Этот взгляд называют романтическим, лирическим. Но возможны и другие параллели. Одна из первых работ на выставке - акварель «Снится сон» 1920-х. На первом плане в уголке – абрис кровати со спящим, а весь лист занимают три огромных окна, в которых жизнь не столько городская, сколько воздушная – с самолетиками, дирижаблем, воздушным шаром над крышами домиков, лесом, гуляющими на площади…
Это сновидение, разумеется, не похоже на эффектные картины жизни подсознания у Дали. Но зато оно перекликается с поисками «проекционистов» 1920-х годов, с экспериментами объединения «Электроорганизм» и группы «Метод». Вдохновлялись их авторы (среди которых был и Лабас) идеями физиков, что энергия является реальностью. Отголосок поисков художественного языка, который мог бы говорить о невидимом текучем мире молний, электрической энергии, радиоволн, формирующем мир человека ХХ века, можно увидеть, например, в сочинской акварели Лабаса 1924 года «Телеграф у моря». И человек, и цветок, и море тут оказываются адресатами телеграфного послания нового века.

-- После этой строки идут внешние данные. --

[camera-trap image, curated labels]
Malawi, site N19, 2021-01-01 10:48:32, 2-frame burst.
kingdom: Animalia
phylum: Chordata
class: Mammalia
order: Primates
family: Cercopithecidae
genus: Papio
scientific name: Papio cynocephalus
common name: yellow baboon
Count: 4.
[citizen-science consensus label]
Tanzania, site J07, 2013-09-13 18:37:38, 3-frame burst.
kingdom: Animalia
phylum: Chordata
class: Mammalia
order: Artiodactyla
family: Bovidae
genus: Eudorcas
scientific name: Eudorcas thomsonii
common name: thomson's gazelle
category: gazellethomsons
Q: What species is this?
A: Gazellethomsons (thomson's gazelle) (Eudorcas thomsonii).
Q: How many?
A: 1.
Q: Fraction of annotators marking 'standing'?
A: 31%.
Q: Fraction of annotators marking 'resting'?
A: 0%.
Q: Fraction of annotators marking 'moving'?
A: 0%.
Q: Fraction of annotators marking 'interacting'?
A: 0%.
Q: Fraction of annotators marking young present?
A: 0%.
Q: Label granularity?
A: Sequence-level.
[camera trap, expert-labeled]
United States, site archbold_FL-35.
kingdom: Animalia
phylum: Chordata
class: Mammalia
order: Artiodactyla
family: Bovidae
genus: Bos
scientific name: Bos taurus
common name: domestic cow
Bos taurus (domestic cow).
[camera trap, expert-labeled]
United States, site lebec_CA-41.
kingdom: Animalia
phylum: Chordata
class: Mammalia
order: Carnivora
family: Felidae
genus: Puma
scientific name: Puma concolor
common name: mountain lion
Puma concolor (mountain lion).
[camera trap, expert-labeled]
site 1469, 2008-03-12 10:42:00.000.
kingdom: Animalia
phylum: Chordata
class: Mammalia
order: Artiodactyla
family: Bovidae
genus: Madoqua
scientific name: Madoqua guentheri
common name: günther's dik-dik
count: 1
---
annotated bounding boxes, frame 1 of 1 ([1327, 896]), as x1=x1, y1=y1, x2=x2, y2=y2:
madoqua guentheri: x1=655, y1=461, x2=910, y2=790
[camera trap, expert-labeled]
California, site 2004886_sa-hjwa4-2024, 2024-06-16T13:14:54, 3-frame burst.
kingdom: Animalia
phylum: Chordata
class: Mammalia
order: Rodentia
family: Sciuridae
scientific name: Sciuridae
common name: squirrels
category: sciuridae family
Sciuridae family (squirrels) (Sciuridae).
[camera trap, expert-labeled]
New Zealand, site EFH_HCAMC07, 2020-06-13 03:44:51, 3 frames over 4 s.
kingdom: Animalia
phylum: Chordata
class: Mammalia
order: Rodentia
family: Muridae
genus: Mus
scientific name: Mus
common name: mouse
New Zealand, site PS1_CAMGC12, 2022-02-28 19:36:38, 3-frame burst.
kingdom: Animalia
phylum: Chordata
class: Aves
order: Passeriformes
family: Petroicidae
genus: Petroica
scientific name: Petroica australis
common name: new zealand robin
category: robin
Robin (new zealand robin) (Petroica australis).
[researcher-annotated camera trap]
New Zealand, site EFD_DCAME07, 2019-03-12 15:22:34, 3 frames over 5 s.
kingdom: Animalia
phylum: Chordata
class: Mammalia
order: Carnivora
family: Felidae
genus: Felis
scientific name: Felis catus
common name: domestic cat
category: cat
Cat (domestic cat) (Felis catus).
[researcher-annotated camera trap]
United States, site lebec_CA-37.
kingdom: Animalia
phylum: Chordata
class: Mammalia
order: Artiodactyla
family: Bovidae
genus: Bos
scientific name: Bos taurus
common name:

Об этих поисках напоминает и пространство выставки, придуманное именитыми театральными художниками Эмилем Капелюшем, Юрием Сучковым и Яной Глушанок. Оно текучее, круглящееся, сценическое по конструкции и киношное по эффектам. Острые полукружья невесомых конструкций в зале похожи на ребра дирижабля. Легкие проекции окружностей то ли башни Шухова, увиденной снизу, то ли радиоволн, размыкающих пространство «здесь и сейчас» в бесконечность планеты, превращают белые стены в экран. Этот «проективный» мир, помещающий реальность между сценой и фильмом, сном и воспоминанием, очень созвучен той невесомости, что стала центральной метафорой на выставке Александра Лабаса. Пусть невесомость эта не космического, а скорее сюрреалистического свойства. Тем интереснее.
Выставка "Невесомость. Александр Лабас о скорости, прогрессе и любви" открыта до 25 мая 2025 года.
Музей "Новый Иерусалим" находится по адресу: Московская область, г. Истра, Ново-Иерусалимская набережная, д. 1.